“I wish I could have a home birth but my partner won’t have it!
My ears perk up whenever I hear a woman say that she CANNOT… (fill in the blank) because her partner opposes it, is not on board or not comfortable with her wishes. In the case of a pregnant woman it often has to do with birthing out-of-hospital. She will say that she must have her partner’s support even if it means not having her dream birth.
I find “The Spousal Objection” fascinating.
When a woman knows herself and makes decisions from her deep knowing, her partner will support her. That support might not look the way either one expected. The people in our life respond to what they perceive energetically from us, not to our words. If we are apprehensive, they want to protect us. If we are empowered, we all grow from the experience regardless of the outcome.

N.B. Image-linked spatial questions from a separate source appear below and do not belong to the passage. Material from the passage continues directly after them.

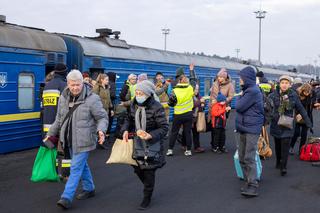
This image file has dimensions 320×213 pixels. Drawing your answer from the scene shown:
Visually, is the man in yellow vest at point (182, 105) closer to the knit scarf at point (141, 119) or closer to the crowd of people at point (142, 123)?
the crowd of people at point (142, 123)

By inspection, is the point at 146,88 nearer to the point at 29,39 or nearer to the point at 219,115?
Answer: the point at 219,115

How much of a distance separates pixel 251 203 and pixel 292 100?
2435mm

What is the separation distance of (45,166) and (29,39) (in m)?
4.35

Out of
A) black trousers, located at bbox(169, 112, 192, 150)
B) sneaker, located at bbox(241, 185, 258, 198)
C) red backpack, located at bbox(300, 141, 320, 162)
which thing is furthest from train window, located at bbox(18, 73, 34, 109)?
red backpack, located at bbox(300, 141, 320, 162)

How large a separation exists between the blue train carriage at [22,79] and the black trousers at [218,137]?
4.04 m

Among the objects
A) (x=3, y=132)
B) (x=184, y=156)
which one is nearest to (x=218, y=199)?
(x=184, y=156)

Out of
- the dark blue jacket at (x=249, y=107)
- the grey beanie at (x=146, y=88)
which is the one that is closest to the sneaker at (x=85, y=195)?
the grey beanie at (x=146, y=88)

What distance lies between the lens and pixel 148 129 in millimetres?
5324

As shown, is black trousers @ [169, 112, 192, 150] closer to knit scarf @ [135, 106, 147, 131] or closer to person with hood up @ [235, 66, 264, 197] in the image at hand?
person with hood up @ [235, 66, 264, 197]

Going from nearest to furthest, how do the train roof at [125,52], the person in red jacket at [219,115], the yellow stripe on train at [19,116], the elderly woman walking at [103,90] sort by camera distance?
the yellow stripe on train at [19,116], the person in red jacket at [219,115], the elderly woman walking at [103,90], the train roof at [125,52]

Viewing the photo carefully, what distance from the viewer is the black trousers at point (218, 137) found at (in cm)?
935

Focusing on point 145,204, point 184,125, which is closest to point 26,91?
point 184,125

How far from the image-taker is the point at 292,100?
23.9ft

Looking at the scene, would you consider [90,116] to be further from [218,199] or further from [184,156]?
[184,156]
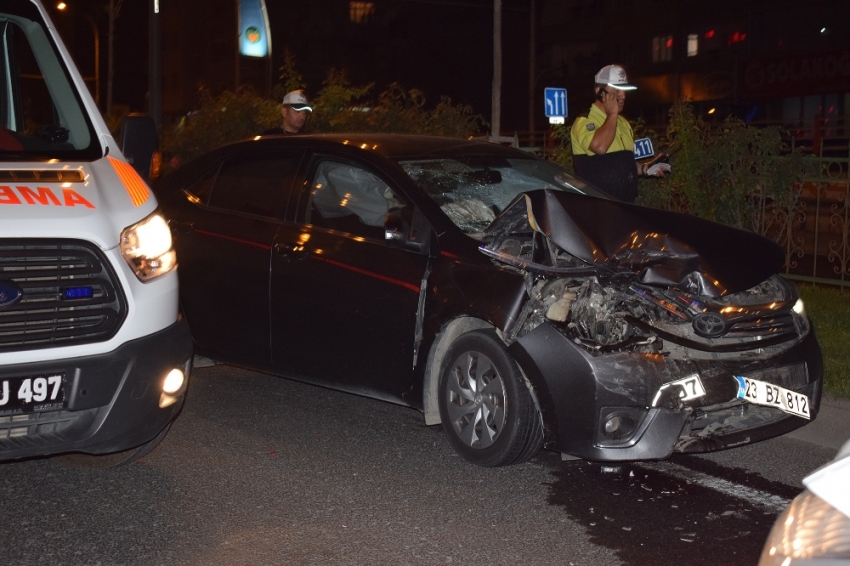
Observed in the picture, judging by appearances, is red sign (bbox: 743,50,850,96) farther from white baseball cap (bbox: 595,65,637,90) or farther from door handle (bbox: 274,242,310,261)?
door handle (bbox: 274,242,310,261)

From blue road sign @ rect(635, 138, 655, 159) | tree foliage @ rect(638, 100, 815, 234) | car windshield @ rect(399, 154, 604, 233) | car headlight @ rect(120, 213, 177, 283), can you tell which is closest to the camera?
car headlight @ rect(120, 213, 177, 283)

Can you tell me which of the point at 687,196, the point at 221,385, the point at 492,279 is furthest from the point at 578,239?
the point at 687,196

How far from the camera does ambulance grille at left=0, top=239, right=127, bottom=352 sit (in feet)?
12.9

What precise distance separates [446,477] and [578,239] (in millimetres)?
1275

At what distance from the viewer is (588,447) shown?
469cm

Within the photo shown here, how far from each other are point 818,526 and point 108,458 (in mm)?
3761

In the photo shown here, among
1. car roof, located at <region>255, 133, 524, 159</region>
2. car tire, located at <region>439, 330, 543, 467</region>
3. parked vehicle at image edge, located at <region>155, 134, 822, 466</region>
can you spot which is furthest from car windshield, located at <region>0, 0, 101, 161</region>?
car tire, located at <region>439, 330, 543, 467</region>

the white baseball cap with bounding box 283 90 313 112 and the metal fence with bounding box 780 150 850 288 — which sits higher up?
the white baseball cap with bounding box 283 90 313 112

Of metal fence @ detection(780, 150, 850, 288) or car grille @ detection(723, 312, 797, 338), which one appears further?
metal fence @ detection(780, 150, 850, 288)

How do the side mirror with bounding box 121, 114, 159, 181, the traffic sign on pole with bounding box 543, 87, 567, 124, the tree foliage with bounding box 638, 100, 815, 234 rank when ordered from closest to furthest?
the side mirror with bounding box 121, 114, 159, 181 < the tree foliage with bounding box 638, 100, 815, 234 < the traffic sign on pole with bounding box 543, 87, 567, 124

By allowing a partner to make a life changing decision for us, we give our power away and postpone facing our true self. We also deprive ourselves and our partners from experiencing life in all its blissful, sometimes messy, unpredictable fullness.
It is important to address the birth partner’s feelings. Is this the partner’s apprehension OR the woman’s apprehension being reflected to her?
When a woman who knows herself she will not hide behind her partner’s apprehension; she’ll face them with compassion and determination. Life and birth are about personal responsibility. Whenever a woman gives her power away we all lose.
If you are facing “THE Spousal Objection” you might consider these four steps:
1. Ask yourself:
- Is this person/situation bringing something up for my own healing (e.g., codependency, using my voice, any form of abuse)?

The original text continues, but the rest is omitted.